::: Materials provided
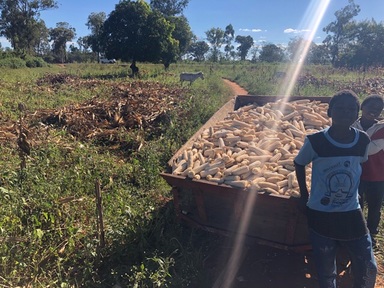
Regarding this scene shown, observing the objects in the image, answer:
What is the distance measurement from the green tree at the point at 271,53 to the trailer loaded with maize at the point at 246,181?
192 feet

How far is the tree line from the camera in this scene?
23.7 meters

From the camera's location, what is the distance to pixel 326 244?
7.89 ft

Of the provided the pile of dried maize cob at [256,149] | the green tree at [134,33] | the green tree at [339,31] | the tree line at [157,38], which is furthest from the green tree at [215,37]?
the pile of dried maize cob at [256,149]

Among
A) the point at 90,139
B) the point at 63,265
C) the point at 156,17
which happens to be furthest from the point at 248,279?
the point at 156,17

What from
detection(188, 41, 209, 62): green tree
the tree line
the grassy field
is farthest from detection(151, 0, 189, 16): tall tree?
the grassy field

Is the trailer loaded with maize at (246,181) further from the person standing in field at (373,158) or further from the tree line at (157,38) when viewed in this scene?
the tree line at (157,38)

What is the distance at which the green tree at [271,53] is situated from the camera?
5976 cm

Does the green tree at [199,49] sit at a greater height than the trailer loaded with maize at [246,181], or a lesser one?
greater

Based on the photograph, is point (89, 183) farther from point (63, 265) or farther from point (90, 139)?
point (90, 139)

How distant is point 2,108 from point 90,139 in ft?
12.8

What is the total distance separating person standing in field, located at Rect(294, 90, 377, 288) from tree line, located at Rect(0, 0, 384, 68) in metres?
22.6

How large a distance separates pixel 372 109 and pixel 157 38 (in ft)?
73.5

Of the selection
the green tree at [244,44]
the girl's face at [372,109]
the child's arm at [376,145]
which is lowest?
the child's arm at [376,145]

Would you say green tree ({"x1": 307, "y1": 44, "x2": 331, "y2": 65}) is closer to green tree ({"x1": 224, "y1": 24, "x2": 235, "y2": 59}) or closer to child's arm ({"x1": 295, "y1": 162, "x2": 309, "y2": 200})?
green tree ({"x1": 224, "y1": 24, "x2": 235, "y2": 59})
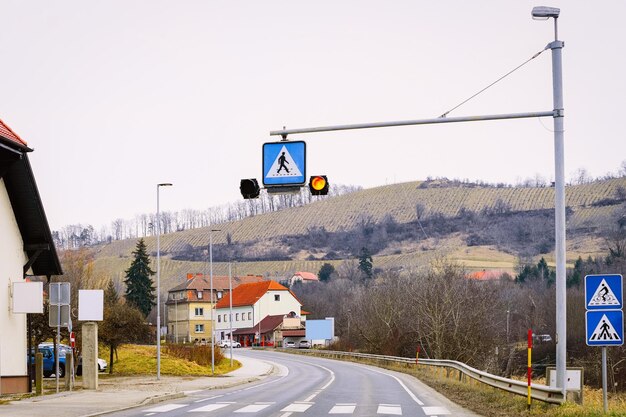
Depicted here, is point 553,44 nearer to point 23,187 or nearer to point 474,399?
point 474,399

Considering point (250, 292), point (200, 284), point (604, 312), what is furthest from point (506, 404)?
point (200, 284)

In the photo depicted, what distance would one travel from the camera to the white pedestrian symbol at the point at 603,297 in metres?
17.7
::::::
Reproduce the rows from the line containing "Based on the" through the end of the rows, swapping "closer" for "nearer" and keeping everything else identical. Leave the pictures out.

Based on the photograph, is point (89, 183) farther from point (63, 265) or farther from point (90, 139)?
point (90, 139)

How distant is point 2,108 from point 90,139 in ft?
12.8

What is the total distance separating person standing in field, located at Rect(294, 90, 377, 288) from tree line, located at Rect(0, 0, 384, 68) in metres?
22.6

How large a distance separates pixel 372 109 and pixel 157 38 (in ft)?
73.5

Of the selection
the green tree at [244,44]
the girl's face at [372,109]
the child's arm at [376,145]
which is lowest?
the child's arm at [376,145]

Would you say green tree ({"x1": 307, "y1": 44, "x2": 331, "y2": 65}) is nearer to green tree ({"x1": 224, "y1": 24, "x2": 235, "y2": 59}) or nearer to child's arm ({"x1": 295, "y1": 162, "x2": 309, "y2": 200})?
green tree ({"x1": 224, "y1": 24, "x2": 235, "y2": 59})
Depicted here, is point 553,44 nearer to point 23,187 or nearer to point 474,399?
point 474,399

Considering point (250, 292), point (200, 284), point (604, 312), what is furthest from point (506, 404)?
point (200, 284)

In the photo depicted, what distance would one travel from the camera to the white pedestrian symbol at the point at 603,297 in metres?
17.7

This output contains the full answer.